Tokenizer Alignment#

The hosted chat smoke path in tiny_chat.yaml does not require a tokenizer override. Tokenizer alignment becomes important when you run log-probability tasks such as HellaSwag or other tasks that score candidate continuations by token likelihood.

Where The Tokenizer Lives#

Tokenizer settings live under:

evaluation.nemo_evaluator_config.config.params.extra.tokenizer
evaluation.nemo_evaluator_config.config.params.extra.tokenizer_backend

The default.yaml config sets the tokenizer to ${deployment.checkpoint_path}/tokenizer, which matches the Megatron Bridge checkpoint path when that checkpoint contains a tokenizer subdirectory.

Why It Must Match#

Log-probability tasks ask the endpoint to score candidate token sequences.

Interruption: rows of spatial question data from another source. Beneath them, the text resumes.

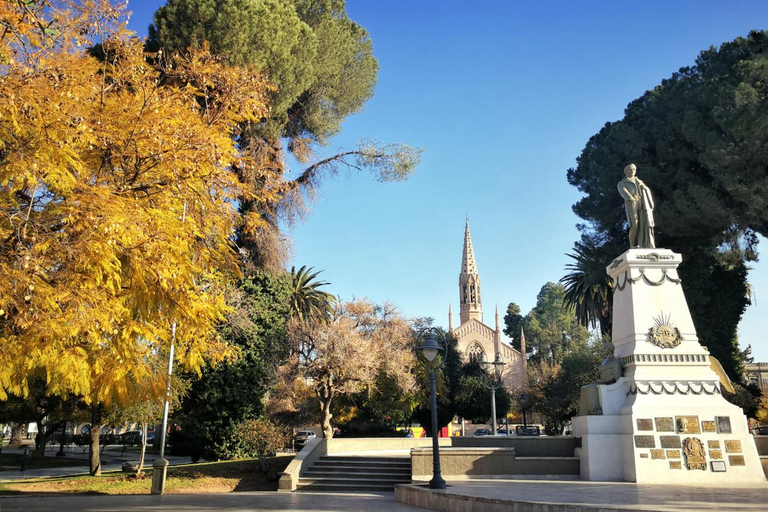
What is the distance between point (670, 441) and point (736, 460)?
4.76 ft

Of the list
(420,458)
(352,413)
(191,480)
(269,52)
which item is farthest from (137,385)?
(352,413)

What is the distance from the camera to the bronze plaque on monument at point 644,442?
12.6 metres

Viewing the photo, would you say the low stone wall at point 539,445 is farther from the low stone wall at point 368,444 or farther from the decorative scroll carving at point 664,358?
the low stone wall at point 368,444

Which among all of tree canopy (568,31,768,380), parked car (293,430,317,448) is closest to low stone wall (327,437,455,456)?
parked car (293,430,317,448)

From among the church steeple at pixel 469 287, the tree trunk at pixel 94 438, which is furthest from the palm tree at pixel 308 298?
the church steeple at pixel 469 287

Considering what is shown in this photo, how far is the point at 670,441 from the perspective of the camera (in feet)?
41.5

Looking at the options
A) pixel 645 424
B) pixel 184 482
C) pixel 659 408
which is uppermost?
pixel 659 408

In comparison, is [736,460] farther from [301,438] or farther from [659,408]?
[301,438]

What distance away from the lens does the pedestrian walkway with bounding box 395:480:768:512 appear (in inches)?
305

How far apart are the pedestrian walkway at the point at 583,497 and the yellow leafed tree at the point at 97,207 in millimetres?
4887

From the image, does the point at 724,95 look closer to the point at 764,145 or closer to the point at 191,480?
the point at 764,145

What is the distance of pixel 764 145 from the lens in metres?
21.0

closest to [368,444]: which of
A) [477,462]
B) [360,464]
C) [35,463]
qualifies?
[360,464]

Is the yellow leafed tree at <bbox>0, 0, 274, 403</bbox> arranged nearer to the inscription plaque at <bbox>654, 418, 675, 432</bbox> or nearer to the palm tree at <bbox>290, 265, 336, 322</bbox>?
the inscription plaque at <bbox>654, 418, 675, 432</bbox>
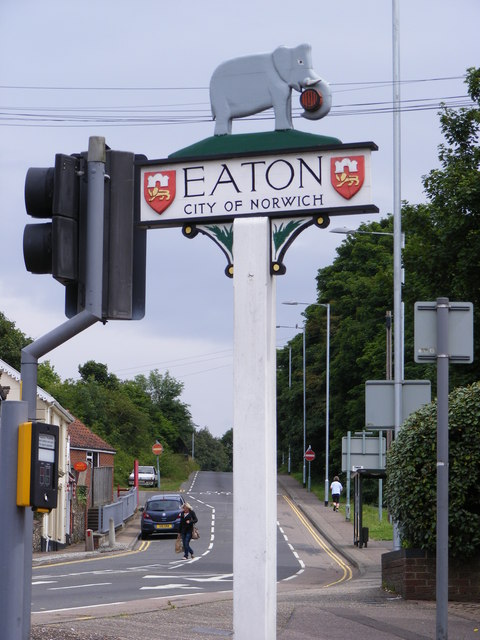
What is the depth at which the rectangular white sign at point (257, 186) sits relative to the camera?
812cm

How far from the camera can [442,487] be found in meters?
9.09

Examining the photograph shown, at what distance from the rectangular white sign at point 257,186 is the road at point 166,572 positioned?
227 centimetres

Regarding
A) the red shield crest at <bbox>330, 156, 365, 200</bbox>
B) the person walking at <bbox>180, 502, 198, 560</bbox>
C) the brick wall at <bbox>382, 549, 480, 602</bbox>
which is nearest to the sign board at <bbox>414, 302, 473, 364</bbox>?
the red shield crest at <bbox>330, 156, 365, 200</bbox>

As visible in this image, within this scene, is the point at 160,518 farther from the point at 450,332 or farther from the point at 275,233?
the point at 275,233

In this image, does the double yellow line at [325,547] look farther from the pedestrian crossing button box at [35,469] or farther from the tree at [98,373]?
the tree at [98,373]

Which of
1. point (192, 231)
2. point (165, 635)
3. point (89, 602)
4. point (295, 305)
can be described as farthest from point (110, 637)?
point (295, 305)

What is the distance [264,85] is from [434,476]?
8504 millimetres

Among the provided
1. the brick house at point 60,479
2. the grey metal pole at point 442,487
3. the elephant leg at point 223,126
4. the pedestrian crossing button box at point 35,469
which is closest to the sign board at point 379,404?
the grey metal pole at point 442,487

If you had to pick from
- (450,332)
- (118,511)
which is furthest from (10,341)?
(450,332)

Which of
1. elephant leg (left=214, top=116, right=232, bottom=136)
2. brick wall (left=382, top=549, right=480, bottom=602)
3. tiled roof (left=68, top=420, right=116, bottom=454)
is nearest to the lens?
elephant leg (left=214, top=116, right=232, bottom=136)

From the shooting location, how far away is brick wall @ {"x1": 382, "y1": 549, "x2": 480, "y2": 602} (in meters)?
15.7

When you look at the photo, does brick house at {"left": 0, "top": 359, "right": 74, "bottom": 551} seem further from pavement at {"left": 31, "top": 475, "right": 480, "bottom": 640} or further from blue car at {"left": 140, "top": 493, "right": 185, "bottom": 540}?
pavement at {"left": 31, "top": 475, "right": 480, "bottom": 640}

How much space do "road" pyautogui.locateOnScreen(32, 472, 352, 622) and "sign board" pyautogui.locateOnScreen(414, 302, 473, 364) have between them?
227 centimetres

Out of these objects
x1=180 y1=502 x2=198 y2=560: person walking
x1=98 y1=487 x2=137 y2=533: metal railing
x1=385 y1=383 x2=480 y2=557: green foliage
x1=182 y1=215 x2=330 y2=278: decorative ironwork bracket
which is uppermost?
x1=182 y1=215 x2=330 y2=278: decorative ironwork bracket
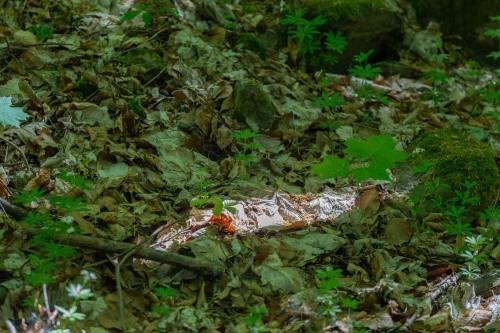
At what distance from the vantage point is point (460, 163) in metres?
3.91

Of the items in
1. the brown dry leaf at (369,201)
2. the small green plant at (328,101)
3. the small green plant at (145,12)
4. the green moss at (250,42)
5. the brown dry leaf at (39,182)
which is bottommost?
the brown dry leaf at (369,201)

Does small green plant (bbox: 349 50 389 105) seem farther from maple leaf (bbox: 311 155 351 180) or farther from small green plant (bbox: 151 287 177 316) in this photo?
small green plant (bbox: 151 287 177 316)

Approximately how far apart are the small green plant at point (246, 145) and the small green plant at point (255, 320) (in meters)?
1.35

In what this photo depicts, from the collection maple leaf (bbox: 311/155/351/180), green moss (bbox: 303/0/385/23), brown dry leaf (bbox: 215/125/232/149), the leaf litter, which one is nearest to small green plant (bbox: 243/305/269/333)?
the leaf litter

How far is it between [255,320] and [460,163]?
1925 millimetres

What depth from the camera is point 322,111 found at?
15.5 ft

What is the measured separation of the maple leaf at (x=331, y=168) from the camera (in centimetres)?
320

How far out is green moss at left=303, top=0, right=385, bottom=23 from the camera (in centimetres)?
560

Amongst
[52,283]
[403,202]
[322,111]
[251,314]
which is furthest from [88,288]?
[322,111]

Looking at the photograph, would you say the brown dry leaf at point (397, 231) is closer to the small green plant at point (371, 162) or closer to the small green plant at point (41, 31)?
the small green plant at point (371, 162)

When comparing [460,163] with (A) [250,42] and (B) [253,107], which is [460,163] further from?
(A) [250,42]

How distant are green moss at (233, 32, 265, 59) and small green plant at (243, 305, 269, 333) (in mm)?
2991

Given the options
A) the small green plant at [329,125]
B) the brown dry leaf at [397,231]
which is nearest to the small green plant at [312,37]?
the small green plant at [329,125]

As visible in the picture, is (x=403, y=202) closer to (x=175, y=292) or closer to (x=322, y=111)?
(x=322, y=111)
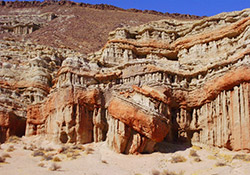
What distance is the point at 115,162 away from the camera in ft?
87.6

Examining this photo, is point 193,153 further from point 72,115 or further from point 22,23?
point 22,23

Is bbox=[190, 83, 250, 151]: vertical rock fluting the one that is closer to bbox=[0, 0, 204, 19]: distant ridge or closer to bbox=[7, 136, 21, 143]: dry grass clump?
bbox=[7, 136, 21, 143]: dry grass clump

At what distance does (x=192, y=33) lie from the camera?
156 feet

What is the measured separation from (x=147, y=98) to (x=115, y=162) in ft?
21.9

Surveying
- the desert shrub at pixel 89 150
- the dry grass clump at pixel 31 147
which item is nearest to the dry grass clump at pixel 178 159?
the desert shrub at pixel 89 150

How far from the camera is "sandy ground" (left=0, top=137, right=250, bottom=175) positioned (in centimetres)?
Answer: 2372

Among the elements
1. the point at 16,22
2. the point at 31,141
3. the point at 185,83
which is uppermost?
the point at 16,22

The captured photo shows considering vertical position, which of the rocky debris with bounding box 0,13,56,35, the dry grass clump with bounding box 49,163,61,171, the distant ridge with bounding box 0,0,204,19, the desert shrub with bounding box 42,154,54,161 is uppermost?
the distant ridge with bounding box 0,0,204,19

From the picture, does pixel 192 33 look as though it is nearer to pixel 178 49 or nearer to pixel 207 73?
pixel 178 49

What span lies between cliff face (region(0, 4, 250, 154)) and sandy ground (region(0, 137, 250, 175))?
1244 millimetres

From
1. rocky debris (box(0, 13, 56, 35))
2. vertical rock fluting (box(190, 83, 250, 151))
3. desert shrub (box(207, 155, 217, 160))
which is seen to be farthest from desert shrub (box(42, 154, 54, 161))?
rocky debris (box(0, 13, 56, 35))

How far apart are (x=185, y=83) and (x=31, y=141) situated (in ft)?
49.0

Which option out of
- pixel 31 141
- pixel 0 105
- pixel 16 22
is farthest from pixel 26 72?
pixel 16 22

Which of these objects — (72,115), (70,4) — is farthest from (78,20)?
(72,115)
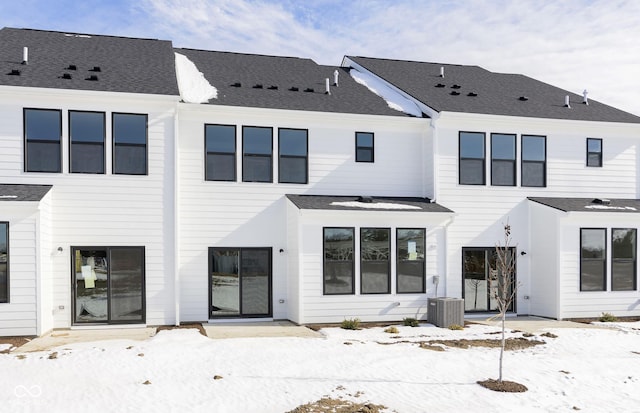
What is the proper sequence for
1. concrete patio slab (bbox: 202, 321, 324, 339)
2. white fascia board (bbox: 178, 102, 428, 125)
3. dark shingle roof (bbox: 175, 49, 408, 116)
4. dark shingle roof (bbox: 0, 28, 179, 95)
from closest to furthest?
concrete patio slab (bbox: 202, 321, 324, 339) → dark shingle roof (bbox: 0, 28, 179, 95) → white fascia board (bbox: 178, 102, 428, 125) → dark shingle roof (bbox: 175, 49, 408, 116)

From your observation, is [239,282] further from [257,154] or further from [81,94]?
[81,94]

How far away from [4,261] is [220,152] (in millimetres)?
6068

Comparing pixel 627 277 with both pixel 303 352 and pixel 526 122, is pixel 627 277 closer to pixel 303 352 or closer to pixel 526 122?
pixel 526 122

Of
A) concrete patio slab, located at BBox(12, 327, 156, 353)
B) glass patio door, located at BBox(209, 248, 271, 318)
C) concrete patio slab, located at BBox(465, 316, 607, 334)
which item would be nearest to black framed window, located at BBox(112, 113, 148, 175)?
glass patio door, located at BBox(209, 248, 271, 318)

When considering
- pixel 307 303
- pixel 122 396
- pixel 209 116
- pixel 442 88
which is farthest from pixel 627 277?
pixel 122 396

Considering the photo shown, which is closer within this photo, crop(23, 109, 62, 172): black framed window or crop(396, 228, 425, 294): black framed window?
crop(23, 109, 62, 172): black framed window

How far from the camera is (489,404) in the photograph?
8930 millimetres

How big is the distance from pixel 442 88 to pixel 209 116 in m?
8.63

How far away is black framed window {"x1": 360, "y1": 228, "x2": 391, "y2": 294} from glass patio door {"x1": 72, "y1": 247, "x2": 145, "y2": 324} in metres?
5.99

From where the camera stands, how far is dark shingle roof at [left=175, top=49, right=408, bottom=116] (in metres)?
17.0

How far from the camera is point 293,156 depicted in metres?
16.8

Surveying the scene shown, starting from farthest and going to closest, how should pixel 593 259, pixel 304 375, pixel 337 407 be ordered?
1. pixel 593 259
2. pixel 304 375
3. pixel 337 407

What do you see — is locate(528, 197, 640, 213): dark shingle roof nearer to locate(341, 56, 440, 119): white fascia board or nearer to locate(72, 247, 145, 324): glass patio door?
locate(341, 56, 440, 119): white fascia board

If the evaluator tokenizes candidates differently from the served model, the model scores the wrong token ids and the metric is not meaningful.

Accepted Shapes#

Use one of these tokenizer values when a selected task requires local tokenization:

  • A Hugging Face model id.

  • A filesystem path containing tokenizer files.

  • The tokenizer/ subdirectory inside a Megatron Bridge iter_* checkpoint.

Use huggingface for evaluation.nemo_evaluator_config.config.params.extra.tokenizer_backend unless the selected launcher task explicitly requires another backend.